Picture-based spatial questions:
● ● ● ● ● ● ●

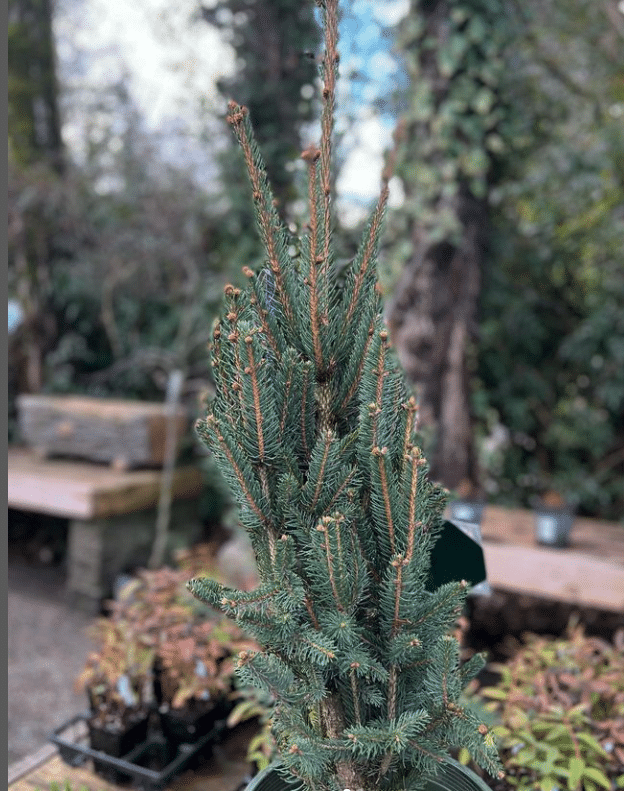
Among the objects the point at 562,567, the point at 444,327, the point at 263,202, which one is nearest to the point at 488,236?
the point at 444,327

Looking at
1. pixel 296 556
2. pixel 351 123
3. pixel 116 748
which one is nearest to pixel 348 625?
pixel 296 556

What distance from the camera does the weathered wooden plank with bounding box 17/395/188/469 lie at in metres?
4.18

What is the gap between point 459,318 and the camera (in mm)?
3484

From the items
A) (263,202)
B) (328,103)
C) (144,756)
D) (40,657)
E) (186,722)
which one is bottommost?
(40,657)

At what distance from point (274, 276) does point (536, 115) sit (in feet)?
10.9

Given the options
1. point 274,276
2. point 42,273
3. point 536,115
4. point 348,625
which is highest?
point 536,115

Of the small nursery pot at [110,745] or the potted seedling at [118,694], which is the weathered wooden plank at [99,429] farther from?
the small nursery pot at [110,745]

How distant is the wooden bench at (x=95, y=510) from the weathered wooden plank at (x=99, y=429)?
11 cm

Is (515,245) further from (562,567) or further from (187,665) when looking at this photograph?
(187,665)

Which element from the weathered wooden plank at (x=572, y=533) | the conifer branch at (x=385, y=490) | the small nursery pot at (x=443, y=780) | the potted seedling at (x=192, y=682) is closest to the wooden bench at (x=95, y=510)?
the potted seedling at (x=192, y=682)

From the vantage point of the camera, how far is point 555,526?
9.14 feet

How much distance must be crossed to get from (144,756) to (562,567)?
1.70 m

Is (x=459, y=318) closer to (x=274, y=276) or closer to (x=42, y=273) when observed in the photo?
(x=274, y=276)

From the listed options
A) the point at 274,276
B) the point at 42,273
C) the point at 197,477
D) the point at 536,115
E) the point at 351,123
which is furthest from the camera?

● ● ● ● ● ● ●

● **AIM OF THE EXERCISE**
Copy all of the records above word for word, leaving out the pictures.

● **RESULT FOR THIS EXERCISE**
Among the objects the point at 562,567, the point at 444,327, the point at 263,202, which one is nearest to the point at 488,236?
the point at 444,327

Looking at
1. pixel 296 556
2. pixel 351 123
3. pixel 116 748
which one is nearest to pixel 348 625?
pixel 296 556

What distance from the camera does the weathered wooden plank with bounding box 17/395/188/469 lie at in metres?
4.18

What is the gap between point 459,318 and the camera (in mm)?
3484

From the items
A) (263,202)
B) (328,103)
C) (144,756)
D) (40,657)
E) (186,722)
which one is bottommost?
(40,657)

At what distance from point (274, 276) does point (536, 115) sit (in feet)?
10.9

Given the options
1. point 274,276
2. point 42,273
3. point 536,115
4. point 348,625
which is highest?
point 536,115

Of the small nursery pot at [110,745] or the potted seedling at [118,694], which is the weathered wooden plank at [99,429] farther from?
the small nursery pot at [110,745]

How distant is the wooden bench at (x=95, y=510) from the weathered wooden plank at (x=99, y=429)?
11 cm

Is (515,245) further from (562,567) or further from (187,665) when looking at this photograph?
(187,665)

Which element from the weathered wooden plank at (x=572, y=533) | the conifer branch at (x=385, y=490) | the small nursery pot at (x=443, y=780) | the potted seedling at (x=192, y=682) is closest to the wooden bench at (x=95, y=510)?
the potted seedling at (x=192, y=682)

From the vantage point of the camera, how far is point 555,526?
9.14 feet

How much distance must be crossed to get from (144,756) to (562,567)?
1.70 m

Is (x=459, y=318) closer to (x=274, y=276) or closer to (x=42, y=273) when observed in the photo?
(x=274, y=276)

From the listed options
A) the point at 274,276
B) the point at 42,273
C) the point at 197,477
D) the point at 536,115
E) the point at 351,123
which is furthest from the camera?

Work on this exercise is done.